Commentary

Use of B-type natriuretic peptide test


 

References

New studies on the diagnostic utility of B-type natriuretic peptide (BNP) come out almost daily. In the Patient-Oriented Evidence that Matters section of the October 2002 issue of The journal of family practice, Drs. O’Connor and Meurer1 reported on results from one of the largest and perhaps best designed study to assess use of the BNP test in more than 1500 patients presenting to emergency departments at 7 sites.2 Use of a rapid (15-minute) bedside assay provided support for the diagnosis of heart failure as the cause of acute dyspnea, with a BNP concentration of more than 100 pg/mL being strongly suggestive of heart failure.
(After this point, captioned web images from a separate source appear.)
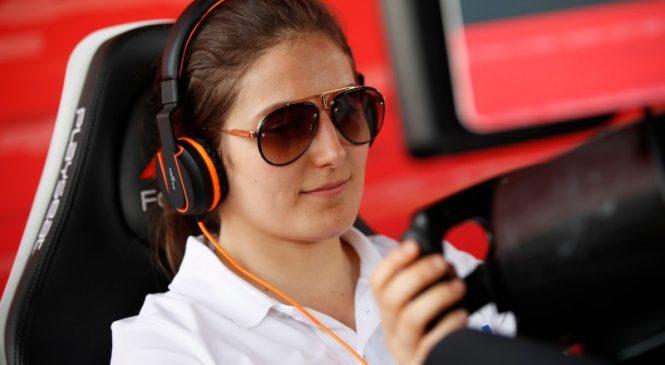 Гонщики «Арден» об этапе «Формулы-2» в Баку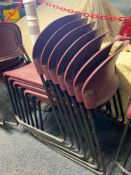 GROUP OF STACKING CHAIRS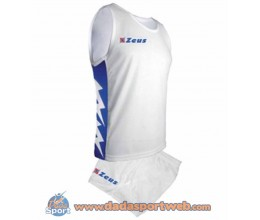 KIT RUNNER ZEUS COMPLETI ATLETICA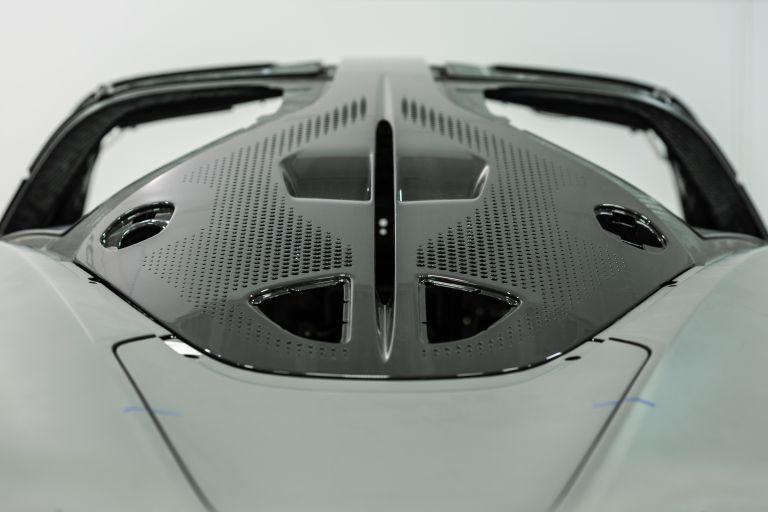 2020 McLaren Speedtail 573497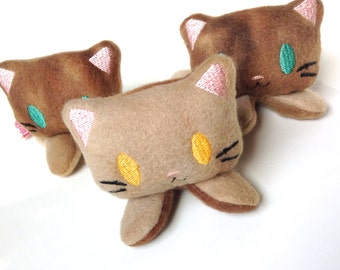 Catnip Toy Kitten | Cat Toy | Kawaii Cat Toy | Plush Kitten | Cat Gift | Cat Baby | Catnip | Unique Cat Toy | Cat Lady Gift
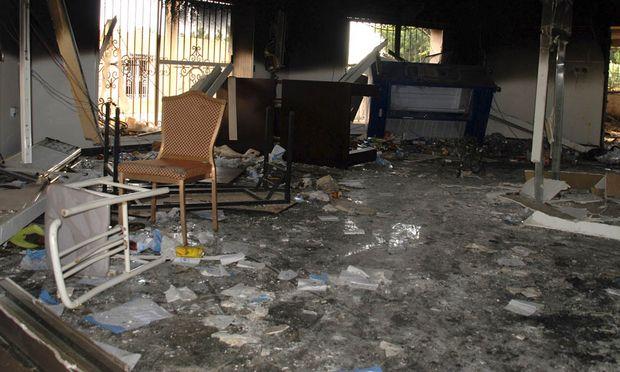 US-Konsulat in Benghazi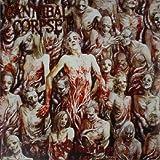 Bleeding [Vinyl]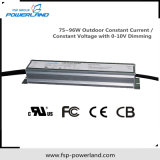75 ~ 96W exterior constante del conductor de tensión / corriente constante LED
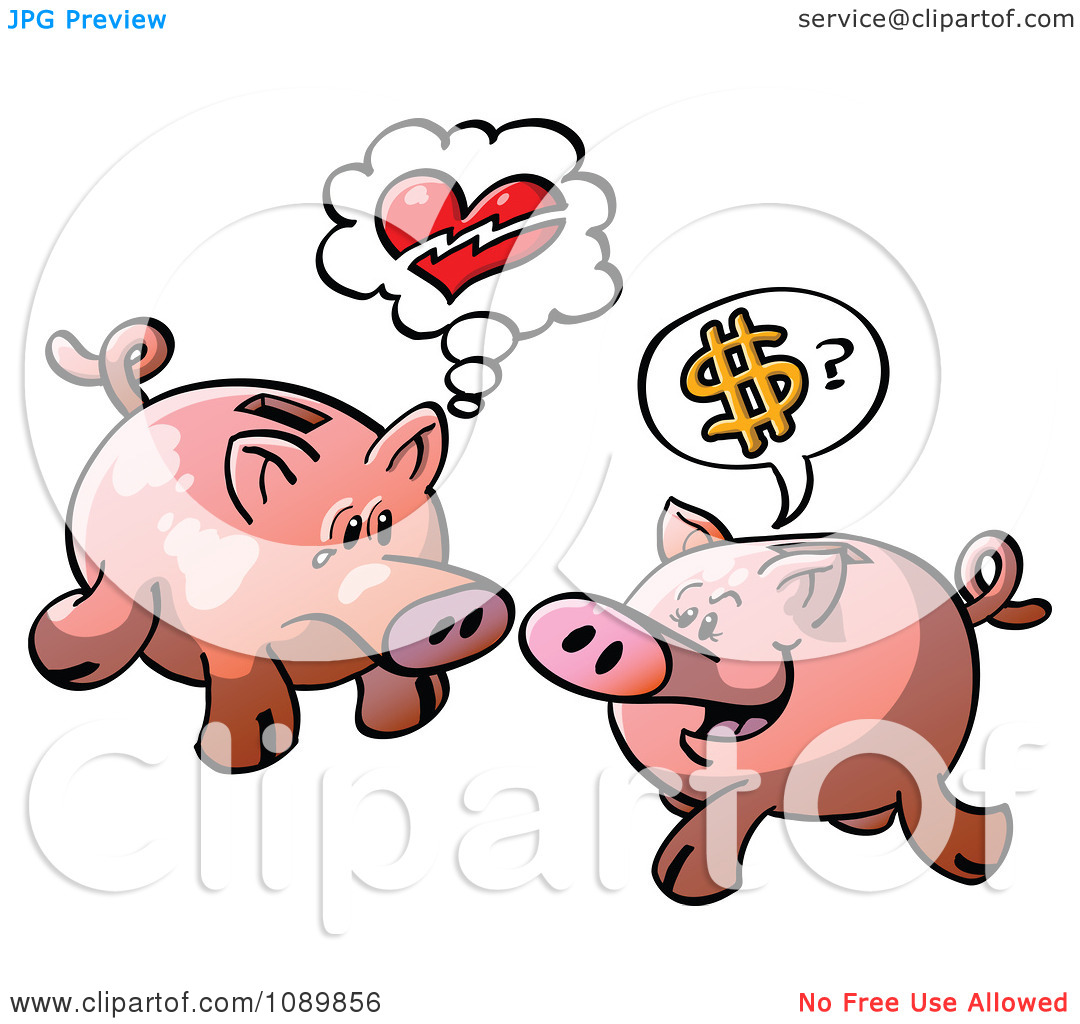 Broken piggy bank clipart - ClipartFest image free stock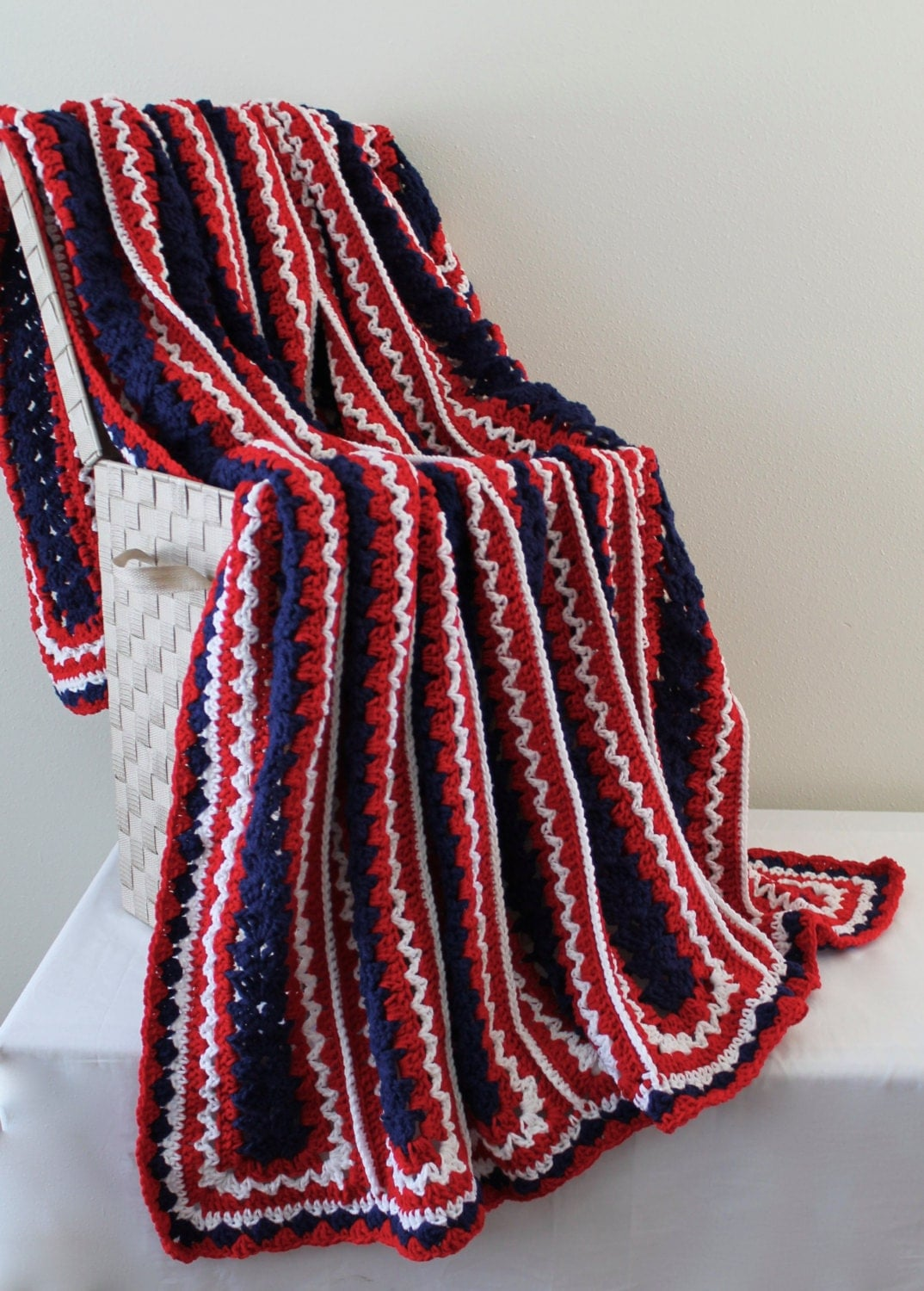 Afghan Handmade Crochet Queen Size Blanket Red White and
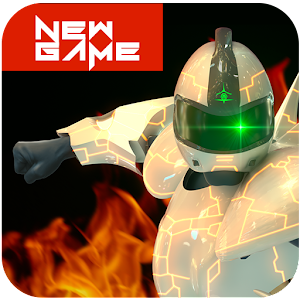 Exa Soldier: platform shooter Metroidvania style For PC (Windows & MAC)
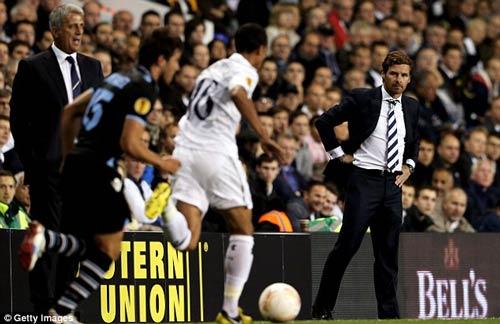 Tottenham - Lazio: Nghệ thuật phòng ngự - 1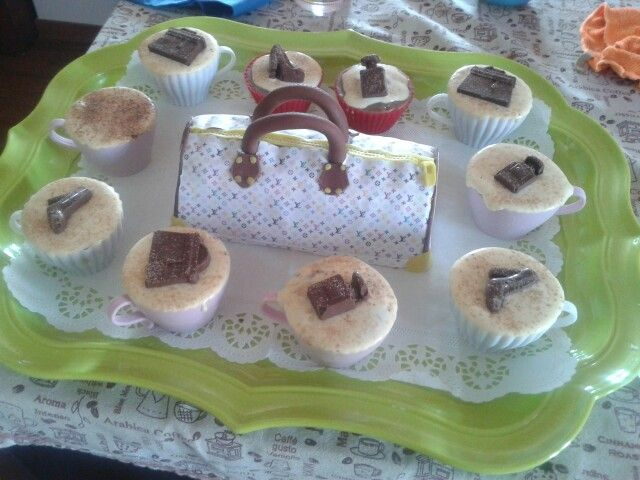 Torta Giovanna& fede
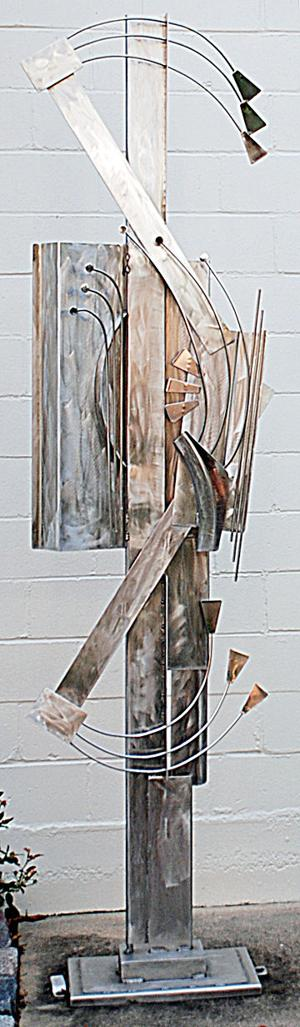 Donated Sculpture to Be Installed at City Library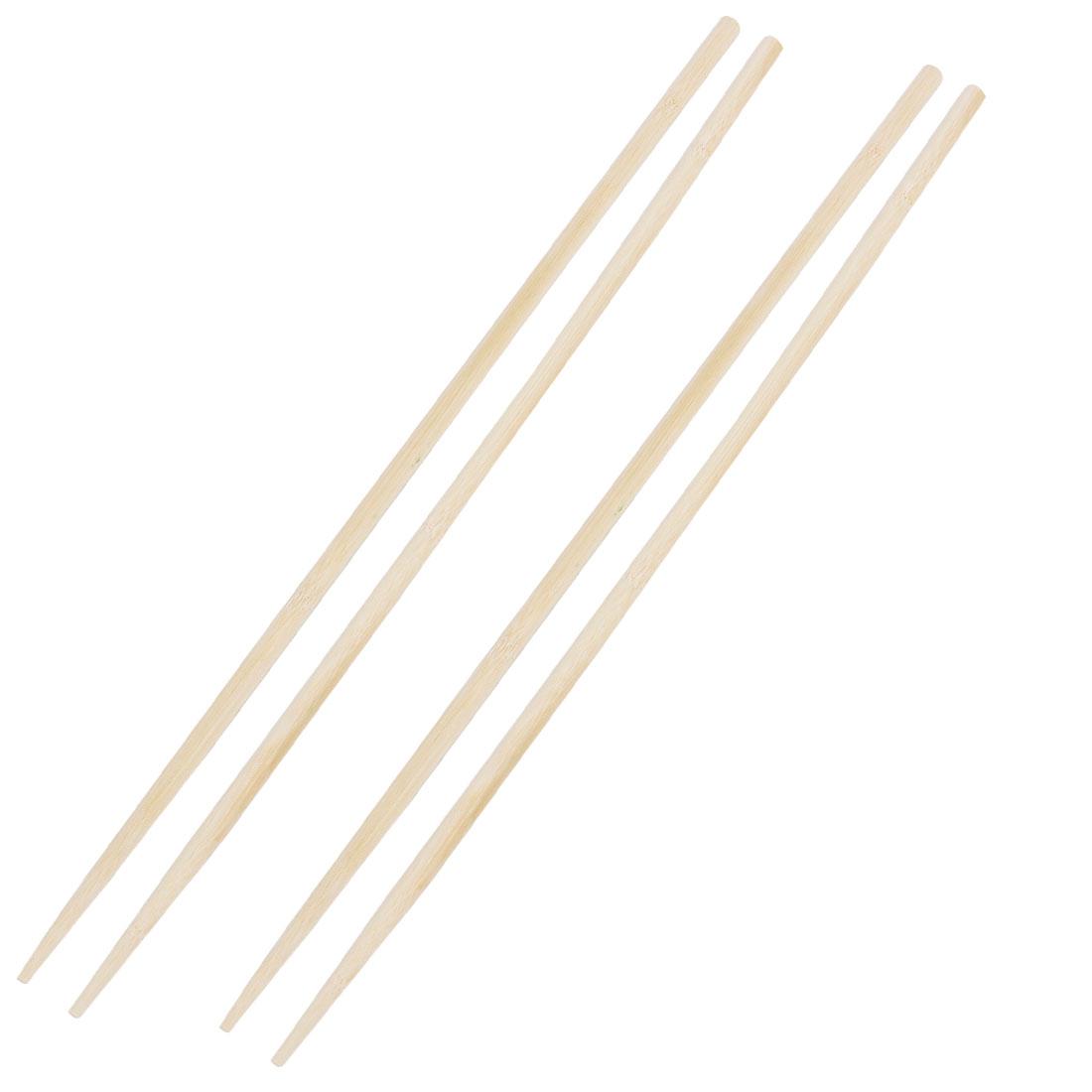 "2 Pairs Beige Wooden Noodles Cooking Chopsticks 45cm 18"" Length"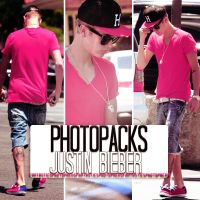 +Justin Bieber 20. by FantasticPhotopacks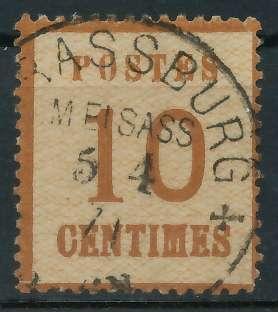 NDP ELSASS LOTHR Nr 5Id zentrisch gestempelt gepr. 818D62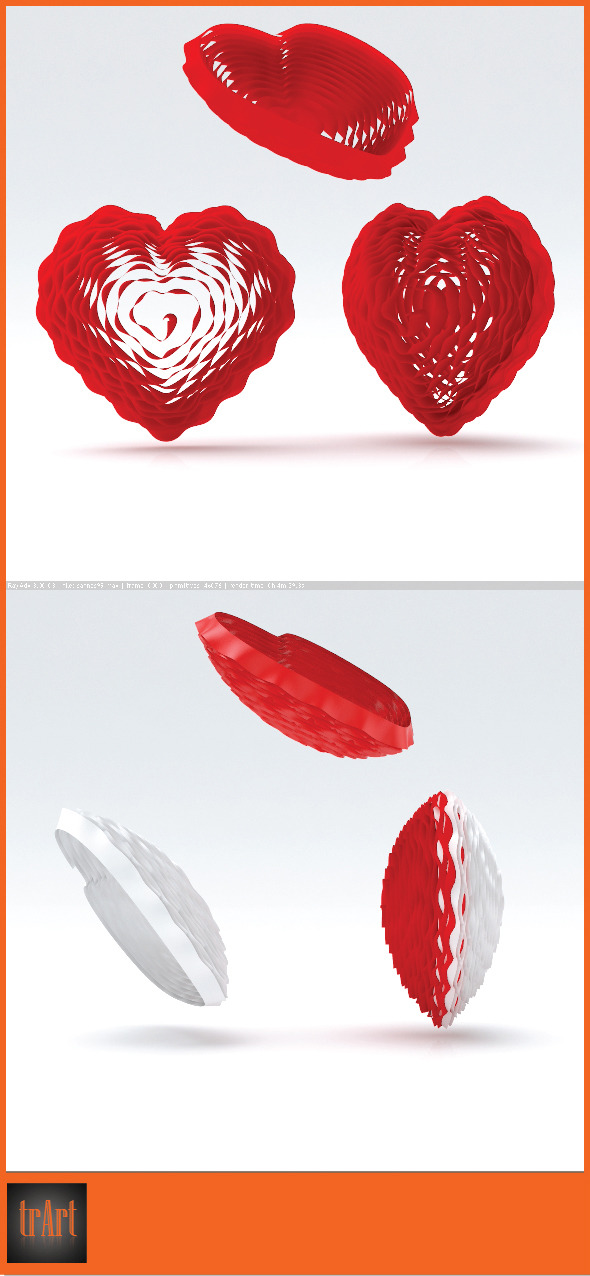 Heart 3d - 3DOcean Item for Sale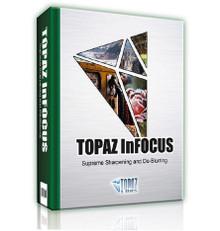 Topaz Labs - Topaz InFocus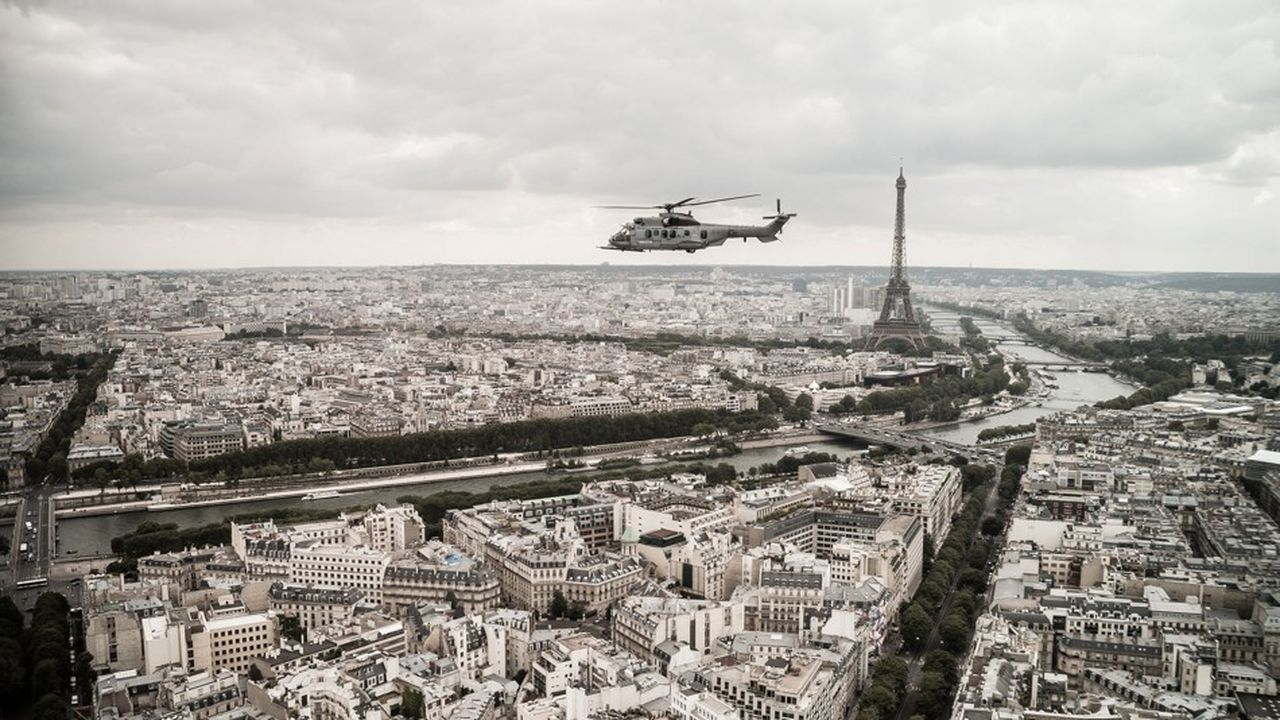 Au cours des dernières décennies l'Armée de l'air a démontré sa capacité à se réformer.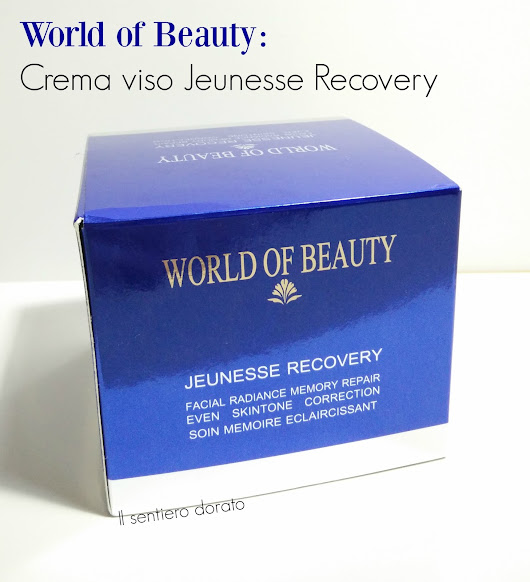 [Review World of Beauty]:Jeunesse Recovery Crema viso.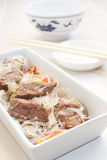 Asian meat with glass noodles Stock Photo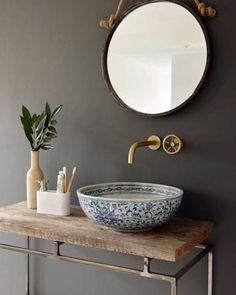 London basin company handcrafted porcelain sink set in vintage wood Porcelain Sink, Ceramic Sink, Bathroom Toilets, Small Bathroom, Bathroom Pink, Bathroom Ideas, Bathroom Sink Bowls, Bathroom Remodeling, Bowl Sink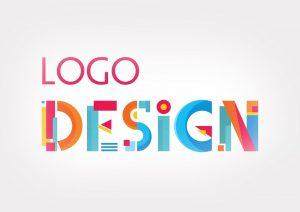 Dịch vụ thiết kế logo chuyên nghiệp quận 1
As exciting as these results are, they need to be interpreted with caution. Approximately 5% of the patients in this study had a prior history of left ventricular dysfunction but the original investigators2 believed heart failure was not the cause of the acute dyspnea. The average BNP value in this group of patients was more than 300 pg/mL, ranging from less than 50 pg/mL to more than 1000 pg/mL. BNP results may be misleading in patients who present with acute dyspnea and have a prior history of left ventricular dysfunction, because BNP values may be chronically elevated (to well over 100 pg/mL) in this population. While it is true that the higher the BNP value, the more severe the degree of left ventricular dysfunction, overlap in BNP results in this particular study was great enough between severity groups to limit the diagnostic value of the relative amount of BNP elevation. Clearly, finding a very low BNP value (<50 pg/mL) in a patient with acute dyspnea has a high (>90%) diagnostic value for ruling out heart failure as the acute cause of dyspnea. More data are needed, however, before we can truly know how best to interpret an elevated BNP reading in the acute setting for patients in whom standard clinical bedside evaluation fails to provide clear directive on how to proceed with acute management.

Ken Grauer, MD,
Department of Community Health and Family Medicine,
University of Florida College of Medicine, Gainesville.
E-mail: grauer@chfm.ufl.edu.

Drs. O’connor and Meurer respond:

Dr. Grauer makes excellent points. The BNP test is of limited utility among patients with a previous history of heart failure. Although the test performed well in the diagnosis of ventricular myocardial dysfunction in most patients (overall accuracy 83%), it did not distinguish whether this condition was acute or chronic. BNP results should not replace, but may add to the information obtained through a good history and careful clinical evaluation.

John O’Connor, MD, and Linda Meurer, MD, MPH,
Department of Family and Community Medicine,
Medical College of Wisconsin, Milwaukee.